JOT SPOTS are points in a text that interest, intrigue, confuse, enlighten, annoy or otherwise capture a reader’s attention. Readers use sticky notes to flag places of interest during reading for discussion with others after reading.

Your students may grumble, but using sticky notes to track thinking really does help them interact with and make meaning from a text.  Sticky note reading helps build readers who are active participants in the reading process.

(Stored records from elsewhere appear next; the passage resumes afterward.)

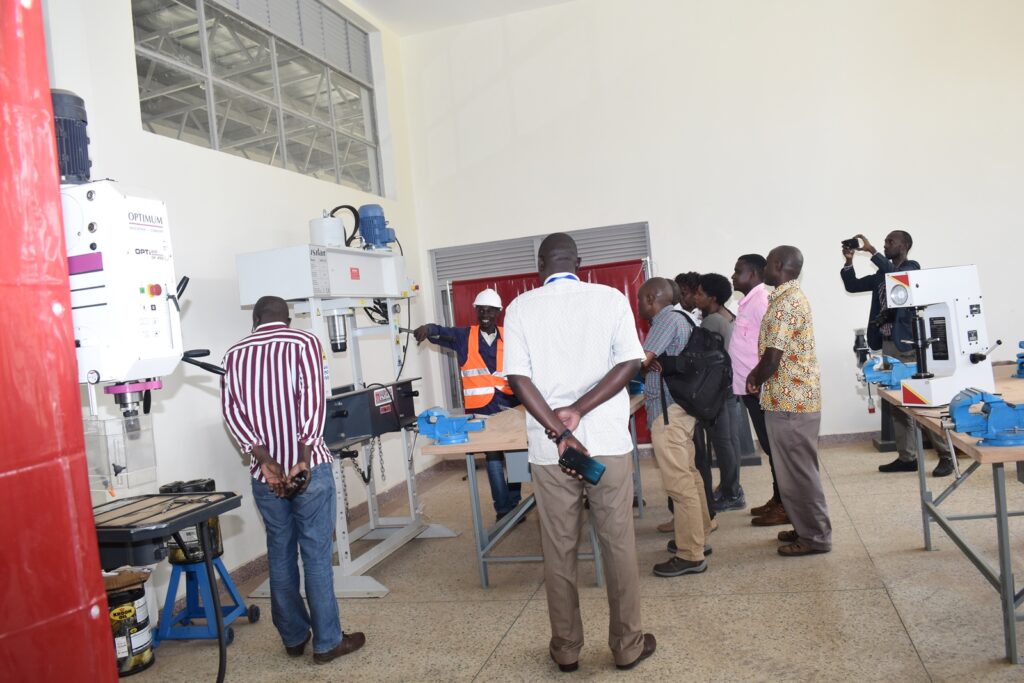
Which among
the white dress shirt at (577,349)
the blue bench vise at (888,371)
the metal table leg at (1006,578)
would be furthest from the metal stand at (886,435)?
the white dress shirt at (577,349)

Some tips for teaching students to track jot spots in their reading:

  • Teach the process. Model and think aloud as you show students how you tab jot spots and your reasons for them.
  • Introduce a few different jot spots at a time, gradually increasing your students’ repertoire of ways to annotate their reading.
  • Provide opportunities for guided practice with read-alouds or shared reading. Pause regularly to invite students to share their thinking with a partner.
  • Set parameters for how many jot spots students should tab – one or two per page will encourage reflective reading without interfering with the gist of the text.
  • After reading, allow time for students to discuss their jot spots with partners.
  • If you need some kind of product for evaluation/assessment, have students select 4 or 5 of their sticky notes, record the page on which they were tabbed and affix them to a sheet of paper, along with an explanation for the readers’ thinking.

Download a printable article with more details.

20 PLACES TO USE JOT SPOTS

  1. A point where you paused reading for any reason
  2. A place you want/need to reread for any reason
  3. A connection to your own personal experience
  4. A connection to something else you’ve read
  5. Something you agree or disagree with
  6. Something you don’t like
  7. Something you don’t understand
  8. Something important – a key idea
  9. A place where you had to draw an inference
  10. An interesting word or phrase
  11. A place you wondered something
  12. A clue or other explanation of a tricky word or idea
  13. Aha! A point at which your thinking changed
  14. A point at which you made a prediction
  15. A point at which your prediction was confirmed or changed
  16. A point at which you learned something about a character
  17. A point at which you got a visual or other sensory image
  18. Some particularly vivid description
  19. Some dull writing or unnecessary description
  20. Can we talk?  A point you’d like to discuss with others later

Be prepared to discuss your jot spots after reading and explain to others why you marked a passage as you did.